Captioned web image data:
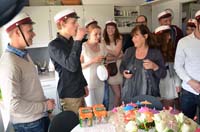 2013-06-28_12-25-01
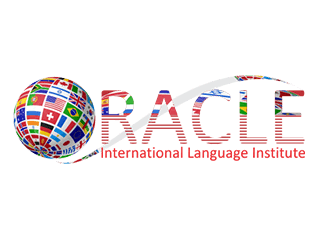 best-international-language-institute-small-0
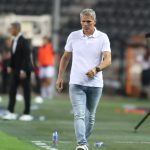 Πελετίδης: Πώς φτάσαμε να καίγεται ολόκληρη η Πάτρα χωρίς επαρκή πυροσβεστικά μέσα;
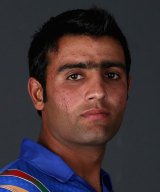 usman.jpg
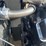 #7900-•-1923-ford-t-bucket-"bad-attitude"-and-2003-cmt-manufacturing-trailer-(has-wi-title)-(downing,-wi)-image-59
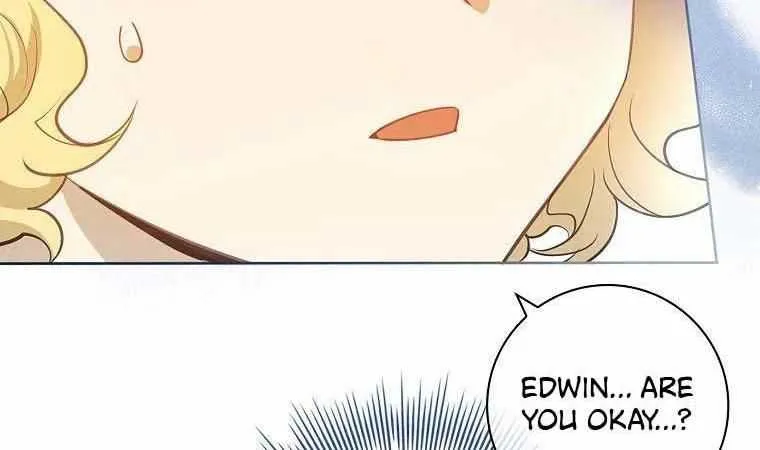 Male Lead, I’ll Respect Your Taste Zinmanga X Chapter 19 Page 20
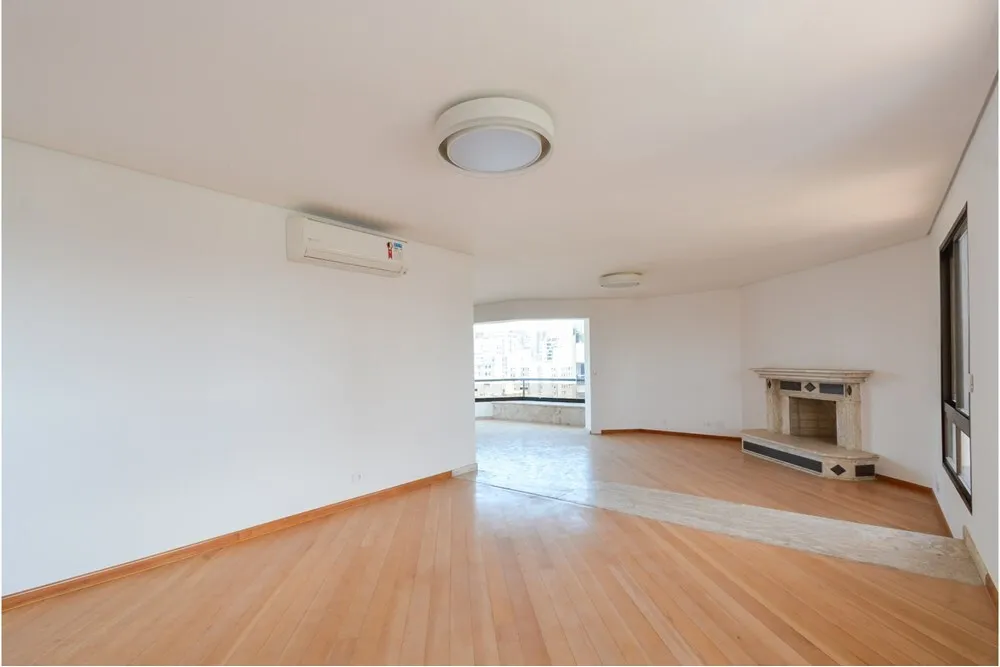 Cobertura, 3 quartos, 485 m² - Foto 7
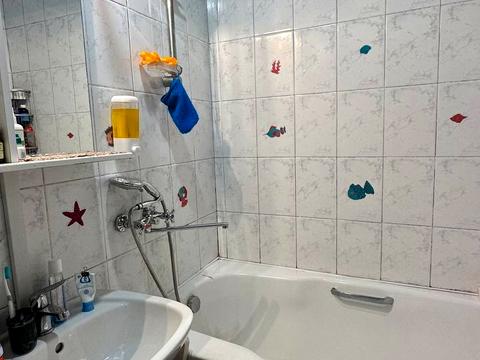 квартира за адресою Героїв просп., 37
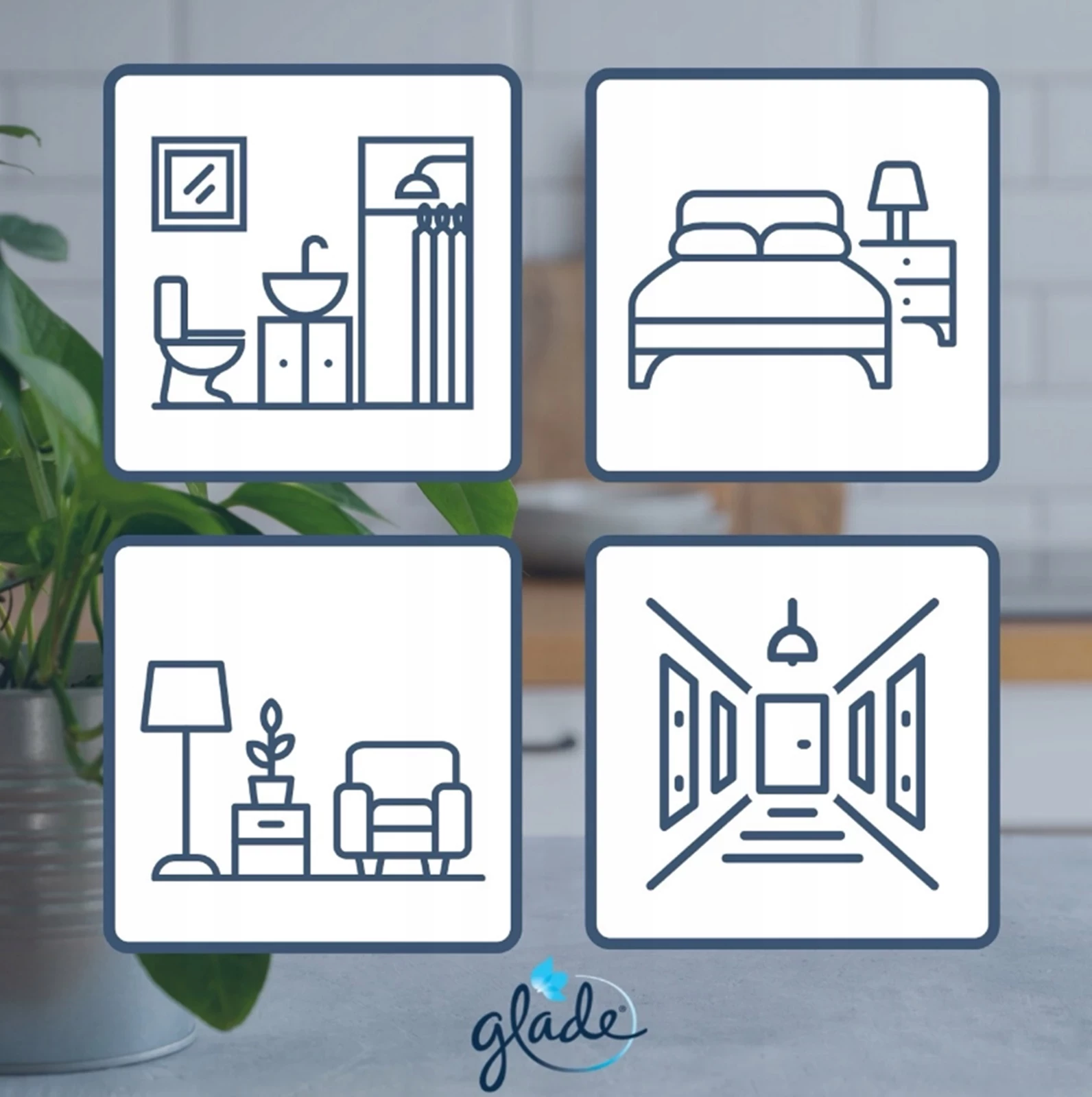 glade-elektr-odswiezacz-powietrza-z-wkladem-drzewo-sandalowe-jasmin-20ml-nazwa-handlowa-250594-1936679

Exercise:
Copy the captions word for word, from the start of the data up to and including the line containing "квартира за адресою Героїв просп., 37". Omit the pictures.

Exercise result:
 2013-06-28_12-25-01
 best-international-language-institute-small-0
 Πελετίδης: Πώς φτάσαμε να καίγεται ολόκληρη η Πάτρα χωρίς επαρκή πυροσβεστικά μέσα;
 usman.jpg
 #7900-•-1923-ford-t-bucket-"bad-attitude"-and-2003-cmt-manufacturing-trailer-(has-wi-title)-(downing,-wi)-image-59
 Male Lead, I’ll Respect Your Taste Zinmanga X Chapter 19 Page 20
 Cobertura, 3 quartos, 485 m² - Foto 7
 квартира за адресою Героїв просп., 37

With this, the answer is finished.